Find a UM organization you care about and give through them. Give through a group focused on the community you seek to help. Such donations give that group more power and influence, and help them achieve their mission. In addition, those donations send a message to the university that this group is a force to be reckoned with. Giving through a specific organization also provides you with more opportunities to observe how your money is being spent, and allows you to play a greater role (if you want to) in helping that organization meet its goals.

Rule 3

If you had a bad experience with racism and bigotry while at the University, you are just as responsible to give to the current student population if you have the resources to do so. America has been a largely challenging experience for  Blacks, but the Black students of 1951 – 1979 are as needed as the grads from 1980 to the present. You need to come see that your sacrifice was worth it. In 1951 if someone called you a nigger you took it; by 1989 the person who used such words was not tolerated by the University or the Black students. Now that’s progress!

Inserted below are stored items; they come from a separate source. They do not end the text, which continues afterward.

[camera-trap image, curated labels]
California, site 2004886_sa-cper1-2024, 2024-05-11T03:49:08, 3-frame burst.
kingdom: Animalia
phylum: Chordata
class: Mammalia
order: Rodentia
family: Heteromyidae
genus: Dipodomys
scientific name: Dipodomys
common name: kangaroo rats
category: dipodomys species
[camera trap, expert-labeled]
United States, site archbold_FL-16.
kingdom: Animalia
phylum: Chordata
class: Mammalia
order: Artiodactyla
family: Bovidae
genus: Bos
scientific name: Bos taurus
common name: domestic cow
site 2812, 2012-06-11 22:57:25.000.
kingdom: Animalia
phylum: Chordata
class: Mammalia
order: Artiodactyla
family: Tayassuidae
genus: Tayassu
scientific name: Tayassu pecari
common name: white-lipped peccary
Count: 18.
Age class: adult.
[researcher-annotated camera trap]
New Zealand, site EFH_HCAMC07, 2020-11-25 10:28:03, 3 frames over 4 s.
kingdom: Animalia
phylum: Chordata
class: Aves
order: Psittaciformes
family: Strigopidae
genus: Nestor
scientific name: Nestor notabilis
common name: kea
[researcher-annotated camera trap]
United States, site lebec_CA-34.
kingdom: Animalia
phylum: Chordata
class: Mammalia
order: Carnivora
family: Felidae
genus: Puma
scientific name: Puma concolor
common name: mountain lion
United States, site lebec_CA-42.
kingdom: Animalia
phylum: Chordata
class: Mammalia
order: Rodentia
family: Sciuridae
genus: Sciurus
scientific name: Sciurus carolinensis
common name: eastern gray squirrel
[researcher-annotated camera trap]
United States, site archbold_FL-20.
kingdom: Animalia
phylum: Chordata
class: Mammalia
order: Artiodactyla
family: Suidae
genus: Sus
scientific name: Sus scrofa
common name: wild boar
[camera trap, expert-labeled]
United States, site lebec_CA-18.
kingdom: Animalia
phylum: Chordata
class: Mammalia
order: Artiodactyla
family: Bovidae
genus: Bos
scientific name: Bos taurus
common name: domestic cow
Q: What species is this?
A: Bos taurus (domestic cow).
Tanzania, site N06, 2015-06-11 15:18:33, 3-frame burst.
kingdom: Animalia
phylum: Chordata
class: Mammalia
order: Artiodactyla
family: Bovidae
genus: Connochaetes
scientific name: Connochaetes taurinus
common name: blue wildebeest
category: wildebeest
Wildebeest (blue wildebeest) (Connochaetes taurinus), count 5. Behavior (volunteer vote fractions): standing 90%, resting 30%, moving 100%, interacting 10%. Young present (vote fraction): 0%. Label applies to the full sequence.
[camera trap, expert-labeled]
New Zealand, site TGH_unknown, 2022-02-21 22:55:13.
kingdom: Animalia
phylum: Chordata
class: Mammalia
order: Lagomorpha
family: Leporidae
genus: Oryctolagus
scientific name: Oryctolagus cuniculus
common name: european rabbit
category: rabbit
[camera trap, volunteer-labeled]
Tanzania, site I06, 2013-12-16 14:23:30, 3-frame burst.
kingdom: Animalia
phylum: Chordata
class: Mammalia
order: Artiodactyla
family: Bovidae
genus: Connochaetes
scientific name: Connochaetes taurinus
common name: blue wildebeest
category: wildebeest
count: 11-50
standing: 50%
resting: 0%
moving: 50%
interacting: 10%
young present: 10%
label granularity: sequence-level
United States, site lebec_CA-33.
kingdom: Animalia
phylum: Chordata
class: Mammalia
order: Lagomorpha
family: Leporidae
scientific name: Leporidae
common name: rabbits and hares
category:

Today’s students have a different perspective of race relations that we did, and our perspective was far different than those first UM pioneers in the 50s and 60s. But we stood on the shoulders of those that came before us, because their influence paved the way for the seats we took. We must use our influence to pave the way for today’s students, though our commitment to them in time, service, and money.

Rule 4

Don’t just give money. Be visible. Go to alum functions; go to football and basketball games. Volunteer to mentor a student. Provide internship opportunities at your job or business. The ability to help another person’s life turn out better is real power. Call your friends who went to school with you and encourage them to make their power and influence felt at your alma mater. Your network is your net worth.

Rule 5

Give out of love, not obligation. I appreciate UM for the opportunities and relationships it provided me. I choose to give to the university because I love the young people I may never meet, and relish the opportunity to positively influence the outcome of their lives. I encourage you, as fellow alums, to do the same. It is a blessing to be able to help others, and UM has helped me provide that blessing. Being a contributing member of UM alumni community has also has provided numerous financial opportunities and unforgettable memories.

But if you are reading this and weren’t lucky enough to have gone to the University of Maryland, I am sure that there is an educational institution that helped you (or could have), and the students there could use your help. These rules still apply.

The easiest way to get involved and implement these rules is to reach out to fellow alum that you see working hard for the university and ask how you can be of service. Other than that go to homecoming next year and experience what you helped to create.